(Spatial question items)
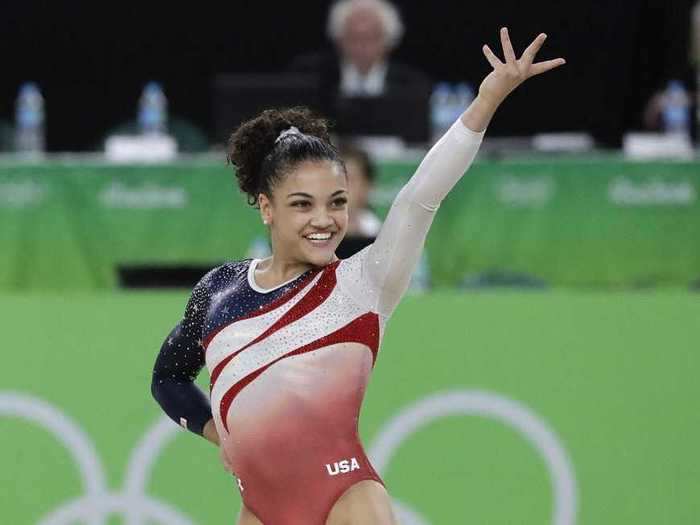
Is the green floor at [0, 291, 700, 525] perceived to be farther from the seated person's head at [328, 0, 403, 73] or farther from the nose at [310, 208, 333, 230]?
the seated person's head at [328, 0, 403, 73]

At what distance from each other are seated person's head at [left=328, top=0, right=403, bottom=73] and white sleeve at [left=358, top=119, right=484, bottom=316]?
4584mm

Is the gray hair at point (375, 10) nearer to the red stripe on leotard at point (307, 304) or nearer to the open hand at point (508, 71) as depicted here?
the red stripe on leotard at point (307, 304)

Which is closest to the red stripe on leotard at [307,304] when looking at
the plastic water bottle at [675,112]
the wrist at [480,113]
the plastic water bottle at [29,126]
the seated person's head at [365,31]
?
the wrist at [480,113]

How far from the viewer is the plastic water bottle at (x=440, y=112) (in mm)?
8148

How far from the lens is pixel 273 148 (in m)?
3.56

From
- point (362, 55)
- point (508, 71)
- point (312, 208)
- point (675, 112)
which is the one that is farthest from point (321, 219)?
point (675, 112)

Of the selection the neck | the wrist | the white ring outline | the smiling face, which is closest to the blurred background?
the white ring outline

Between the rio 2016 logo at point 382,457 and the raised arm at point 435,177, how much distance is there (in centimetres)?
168

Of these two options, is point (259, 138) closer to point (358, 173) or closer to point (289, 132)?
point (289, 132)

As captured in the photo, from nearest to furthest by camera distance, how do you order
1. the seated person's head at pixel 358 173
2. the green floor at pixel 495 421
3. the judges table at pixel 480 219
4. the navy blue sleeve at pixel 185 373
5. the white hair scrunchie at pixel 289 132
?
the white hair scrunchie at pixel 289 132 → the navy blue sleeve at pixel 185 373 → the green floor at pixel 495 421 → the seated person's head at pixel 358 173 → the judges table at pixel 480 219

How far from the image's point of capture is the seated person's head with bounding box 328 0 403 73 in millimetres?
7891

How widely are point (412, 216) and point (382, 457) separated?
6.21 feet

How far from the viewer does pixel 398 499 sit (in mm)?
5102

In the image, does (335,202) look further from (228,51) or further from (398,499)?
(228,51)
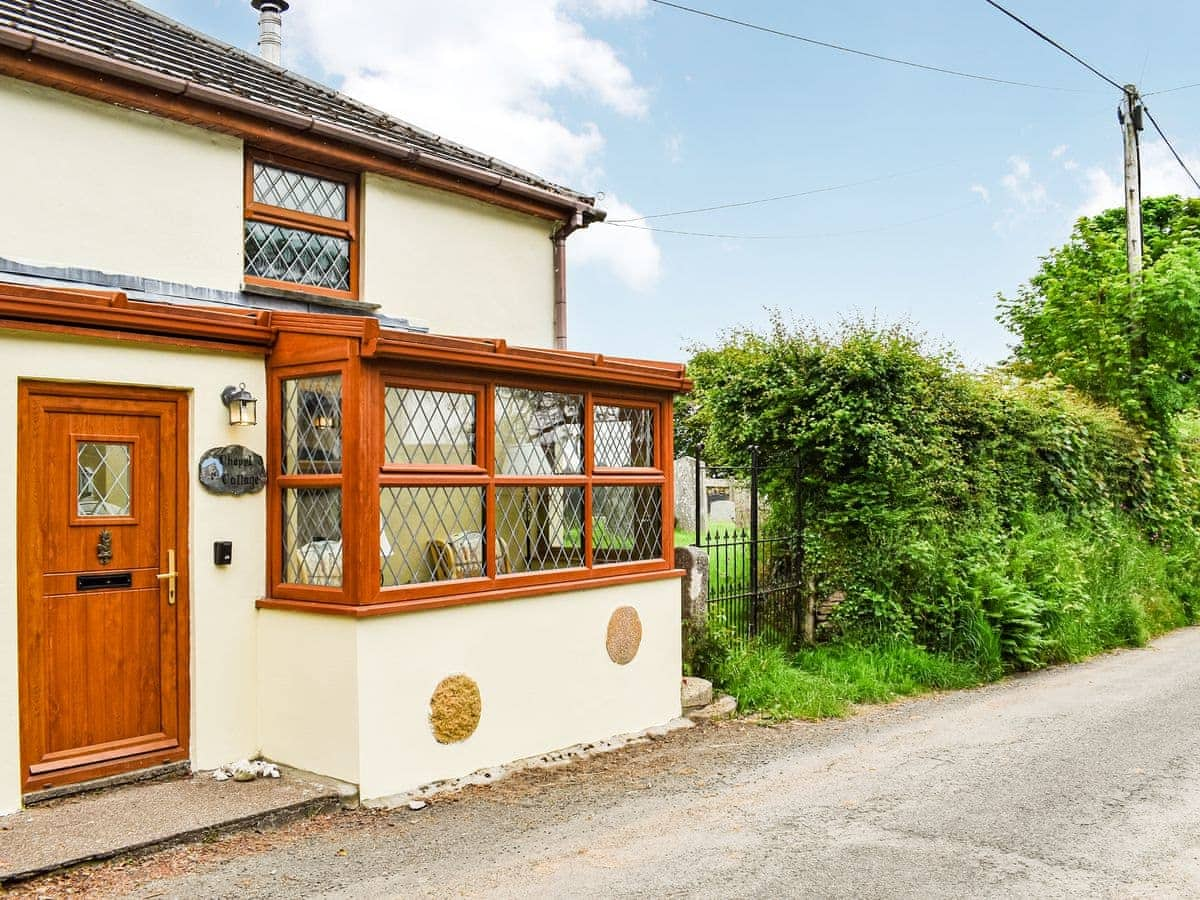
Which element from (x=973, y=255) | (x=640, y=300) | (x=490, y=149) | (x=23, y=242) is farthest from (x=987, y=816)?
(x=973, y=255)

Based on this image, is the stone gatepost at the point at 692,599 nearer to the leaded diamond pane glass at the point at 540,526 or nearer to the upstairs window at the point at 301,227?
the leaded diamond pane glass at the point at 540,526

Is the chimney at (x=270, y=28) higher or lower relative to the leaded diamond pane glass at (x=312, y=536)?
higher

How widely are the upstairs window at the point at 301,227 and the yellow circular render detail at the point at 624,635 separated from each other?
3642 mm

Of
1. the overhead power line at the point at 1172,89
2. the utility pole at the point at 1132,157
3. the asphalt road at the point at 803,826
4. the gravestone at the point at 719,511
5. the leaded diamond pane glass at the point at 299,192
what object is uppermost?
the overhead power line at the point at 1172,89

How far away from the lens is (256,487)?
654cm

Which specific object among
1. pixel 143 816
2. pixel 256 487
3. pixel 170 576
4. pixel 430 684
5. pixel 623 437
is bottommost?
pixel 143 816

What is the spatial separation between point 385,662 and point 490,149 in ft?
22.5

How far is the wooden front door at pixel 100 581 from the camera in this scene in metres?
5.61

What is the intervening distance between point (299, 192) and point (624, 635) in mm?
4627

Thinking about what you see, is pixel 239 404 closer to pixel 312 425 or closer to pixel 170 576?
pixel 312 425

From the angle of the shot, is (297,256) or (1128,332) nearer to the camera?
(297,256)

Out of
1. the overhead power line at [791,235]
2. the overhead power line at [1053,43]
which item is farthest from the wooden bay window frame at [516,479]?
the overhead power line at [791,235]

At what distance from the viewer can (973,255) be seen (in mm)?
21844

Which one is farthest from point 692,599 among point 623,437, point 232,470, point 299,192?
point 299,192
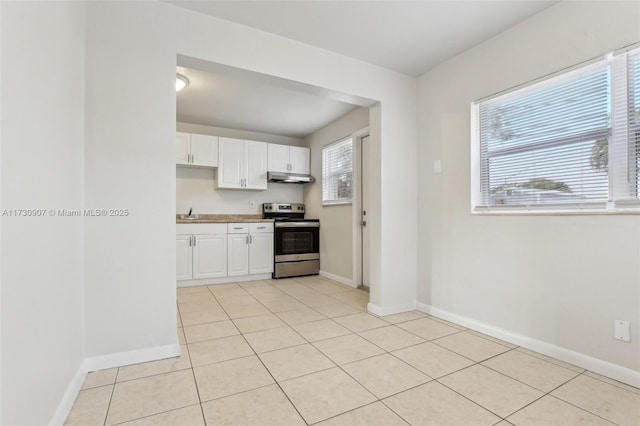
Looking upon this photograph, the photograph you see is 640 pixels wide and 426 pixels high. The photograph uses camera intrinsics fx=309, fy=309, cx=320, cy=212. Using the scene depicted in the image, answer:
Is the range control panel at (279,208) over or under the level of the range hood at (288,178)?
under

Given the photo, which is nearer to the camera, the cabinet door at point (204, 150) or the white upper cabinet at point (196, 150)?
the white upper cabinet at point (196, 150)

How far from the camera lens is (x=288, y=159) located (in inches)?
213

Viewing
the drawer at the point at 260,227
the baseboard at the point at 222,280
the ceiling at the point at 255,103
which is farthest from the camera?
the drawer at the point at 260,227

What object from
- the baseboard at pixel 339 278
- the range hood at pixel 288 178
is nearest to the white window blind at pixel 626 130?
the baseboard at pixel 339 278

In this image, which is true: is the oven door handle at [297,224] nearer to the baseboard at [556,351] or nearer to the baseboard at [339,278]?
the baseboard at [339,278]

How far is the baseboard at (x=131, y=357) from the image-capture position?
77.7 inches

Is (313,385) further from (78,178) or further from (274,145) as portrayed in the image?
(274,145)

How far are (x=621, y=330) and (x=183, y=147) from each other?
505 cm

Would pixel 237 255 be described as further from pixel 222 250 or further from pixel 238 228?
pixel 238 228

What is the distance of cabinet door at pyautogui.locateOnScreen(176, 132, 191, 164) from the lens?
4.57 meters

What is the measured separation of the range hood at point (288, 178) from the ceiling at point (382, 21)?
8.65 feet

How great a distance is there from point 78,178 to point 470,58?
3.17m

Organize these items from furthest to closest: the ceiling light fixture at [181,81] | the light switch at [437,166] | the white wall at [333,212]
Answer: the white wall at [333,212] < the ceiling light fixture at [181,81] < the light switch at [437,166]

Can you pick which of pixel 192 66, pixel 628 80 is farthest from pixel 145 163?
pixel 628 80
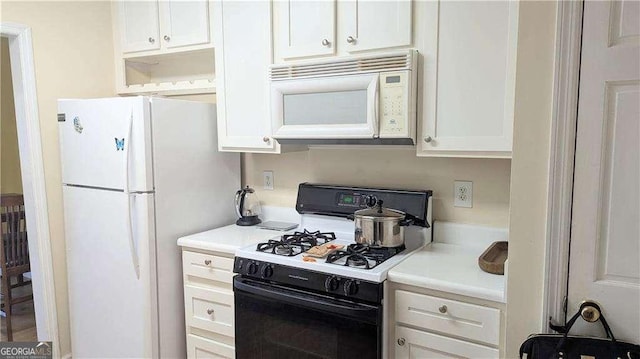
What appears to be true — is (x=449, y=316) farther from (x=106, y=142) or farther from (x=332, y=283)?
(x=106, y=142)

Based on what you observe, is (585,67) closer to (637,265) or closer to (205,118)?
(637,265)

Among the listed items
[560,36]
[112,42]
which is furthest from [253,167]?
[560,36]

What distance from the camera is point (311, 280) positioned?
190 cm

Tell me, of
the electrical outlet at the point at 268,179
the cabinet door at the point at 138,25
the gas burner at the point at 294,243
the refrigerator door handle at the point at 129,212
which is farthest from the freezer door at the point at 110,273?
the cabinet door at the point at 138,25

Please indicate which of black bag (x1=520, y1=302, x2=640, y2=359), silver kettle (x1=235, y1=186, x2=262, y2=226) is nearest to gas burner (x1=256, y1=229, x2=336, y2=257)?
silver kettle (x1=235, y1=186, x2=262, y2=226)

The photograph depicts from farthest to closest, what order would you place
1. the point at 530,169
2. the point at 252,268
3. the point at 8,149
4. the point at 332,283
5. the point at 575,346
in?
the point at 8,149, the point at 252,268, the point at 332,283, the point at 530,169, the point at 575,346

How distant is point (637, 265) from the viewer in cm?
128

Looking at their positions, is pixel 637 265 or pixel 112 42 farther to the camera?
pixel 112 42

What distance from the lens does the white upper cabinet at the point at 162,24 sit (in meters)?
2.57

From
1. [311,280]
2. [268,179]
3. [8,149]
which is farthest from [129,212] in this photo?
[8,149]

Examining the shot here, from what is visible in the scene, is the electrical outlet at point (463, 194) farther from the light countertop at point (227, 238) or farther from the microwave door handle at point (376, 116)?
the light countertop at point (227, 238)

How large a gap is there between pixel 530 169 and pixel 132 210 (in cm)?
183

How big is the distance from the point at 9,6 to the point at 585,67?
8.98 feet

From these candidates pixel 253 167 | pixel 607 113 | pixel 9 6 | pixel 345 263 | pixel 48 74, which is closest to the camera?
pixel 607 113
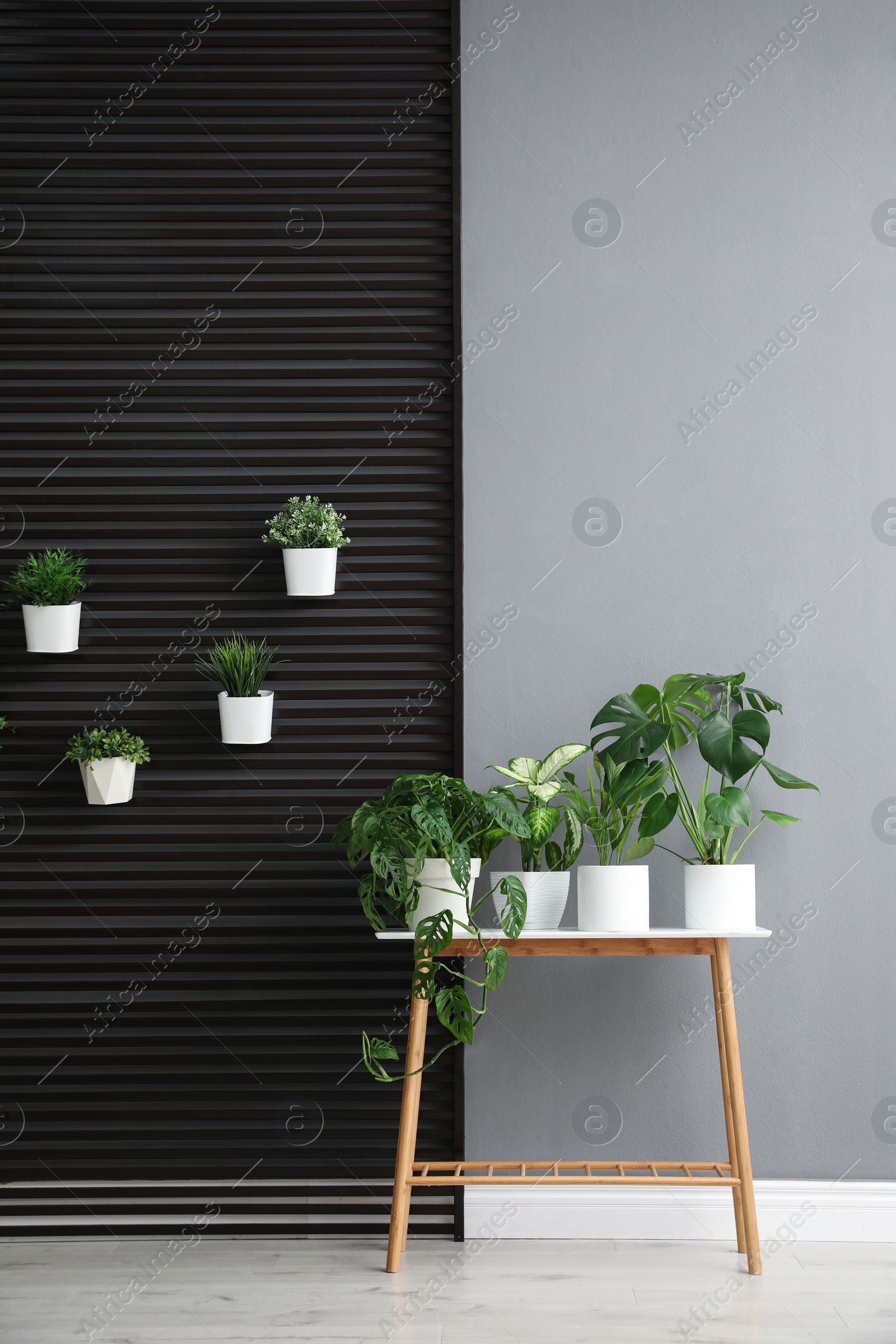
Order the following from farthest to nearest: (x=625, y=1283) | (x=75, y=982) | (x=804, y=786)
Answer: (x=75, y=982) → (x=804, y=786) → (x=625, y=1283)

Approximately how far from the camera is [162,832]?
2.51 meters

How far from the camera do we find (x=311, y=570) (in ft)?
7.89

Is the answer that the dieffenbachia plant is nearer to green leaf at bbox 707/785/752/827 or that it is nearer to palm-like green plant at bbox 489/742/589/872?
green leaf at bbox 707/785/752/827

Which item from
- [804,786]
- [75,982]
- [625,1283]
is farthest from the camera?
[75,982]

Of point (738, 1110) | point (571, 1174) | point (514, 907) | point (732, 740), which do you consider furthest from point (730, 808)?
point (571, 1174)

== Prompt ==
Write out, word for word, the items from the line containing "From these candidates" through the end of the items, leaving out any pictures.

== Reply ==
From these candidates pixel 253 167 | pixel 607 113 | pixel 9 6 | pixel 345 263 | pixel 48 74, which is closest to the camera?
pixel 607 113
Order the following from farthest to nearest: (x=625, y=1283) | (x=75, y=982) | (x=804, y=786)
Answer: (x=75, y=982) → (x=804, y=786) → (x=625, y=1283)

Approximately how far from the camera is [162,832]?
2.51 meters

How far from the camera do we find (x=311, y=570) (in ft)?
7.89

Is the answer that the dieffenbachia plant is nearer to green leaf at bbox 707/785/752/827 or that it is nearer to palm-like green plant at bbox 489/742/589/872?
green leaf at bbox 707/785/752/827

Which item from
- [804,786]
- [75,982]
- [625,1283]
is farthest from the camera?
[75,982]

Of point (738, 1110) | point (571, 1174) | point (514, 907) | point (732, 740), which do you consider furthest from point (730, 808)?
point (571, 1174)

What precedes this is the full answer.